Well, my son is a meat robot who's constantly ingesting information from a variety of sources including but not limited to youtube. His firmware includes a sophisticated realtime operating system that models reality in a way that allows interaction with the world symbolically. I don't think his solving the |i+1| question was founded in linguistic similarity but instead in a physical model / visualization similarity.
So -- to a large degree "bucket of neurons == bucket of neurons" but the training data is different and the processing model isn't necessarily identical.
I'm not necessarily disagreeing as much as perhaps questioning the size of the neighborhood...
Heh I guess it's s matter of perspective. Your son's head is not made of silicon so in that sense it is a large neighborhood. But if you put them behind a screen and only see the output then the neighborhood looks smaller. Maybe it looks even smaller a couple of years in the future. It certainly looks smaller than it did a couple of years in the past.
There are thousands of structures and substances in a human head besides neurons, at all sorts of commingling and overlapping scales, and the neurons in those heads behave much differently and with tremendously more complexity than the metaphorical ones in a neural network.

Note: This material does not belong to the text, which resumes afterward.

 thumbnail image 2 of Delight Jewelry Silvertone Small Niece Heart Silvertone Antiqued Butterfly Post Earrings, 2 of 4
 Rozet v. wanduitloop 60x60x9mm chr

And in a human, all those structures and substances, along with the tens of thousands more throughout the rest of the body, are collectively readied with millions of years of "pretraining" before processing a continuous, constant, unceasing mulitmodal training experience for years.

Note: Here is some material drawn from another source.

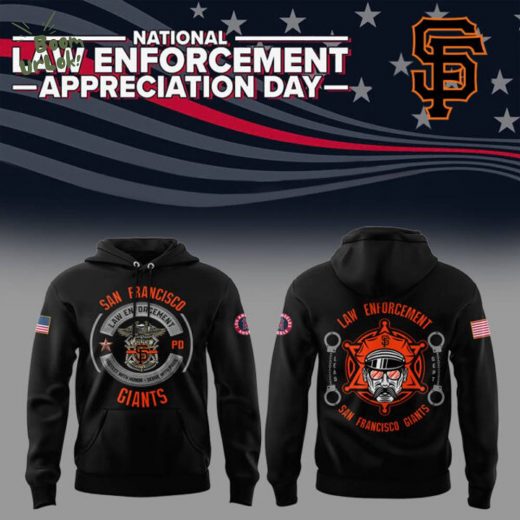 Giants x Law Enforcement Appreciation Day 2025 Hoodie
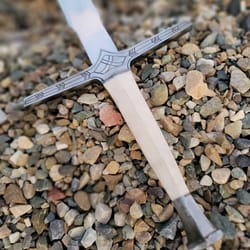 handmade witcher sword (skin/white handle)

LLM's and related systems are awesome and an amazing innovation that's going to impact a lot of our experiences over the next decades. But they're not even the same galaxy as almost any living system yet. That they look like they're in the neighborhood is because you're looking at them through a very narrow, very zoomed telescope.
Even if they are very different (less complex at the neuron level?) to us, do you still think they’ll never be able to achieve similar results (‘truly’ understanding and developing pure mathematics, for example)? I agree that LLMs are less impressive than it may initially seem (although still very impressive), but it seems perfectly possible to me that such systems could in principle do our job even if they never think quite like we do.
True. But a human neuron is more complex than an AI neuron by a constant factor. And we can improve constants. Also you say years like it's a lot of data--but they can run RL on chatgpt outputs if they want, isn't it comparable? But anyway i share your admiration for the biological thinking machines ;)
The sun is also better than a fusion reactor on earth by only a constant factor. That alone doesn't mean much for out prospects of matching its power output.
> human neuron is more complex than an AI neuron by a constant factor
constant still can be not reachable yet: like 100T neurons in brain vs 100B in chatgpt, and also brain can involve some quantum mechanics for example, which will make complexity diff not constant, but say exponential.
> and also brain can involve some quantum mechanics
A neuroscientist once pointed this out to me when illustrating how many huge gaps there are in our fundamental understanding of how the brain works. The brain isn't just as a series of direct electrical pathways - EMF transmission/interference is part of it. The likelihood of unmodeled quantum effects is pretty much a guarantee.
To continue on this. LLMs are actually really good at asking questions even about cutting edge research. Often, I believe, convincing the listener that it understands more than it goes
LLMs comsume training data and can then be asked questions. How different is that to your son watching YouTube and then answering questions?
It's not 1:1 the same,yet, but it's in the neighborhood.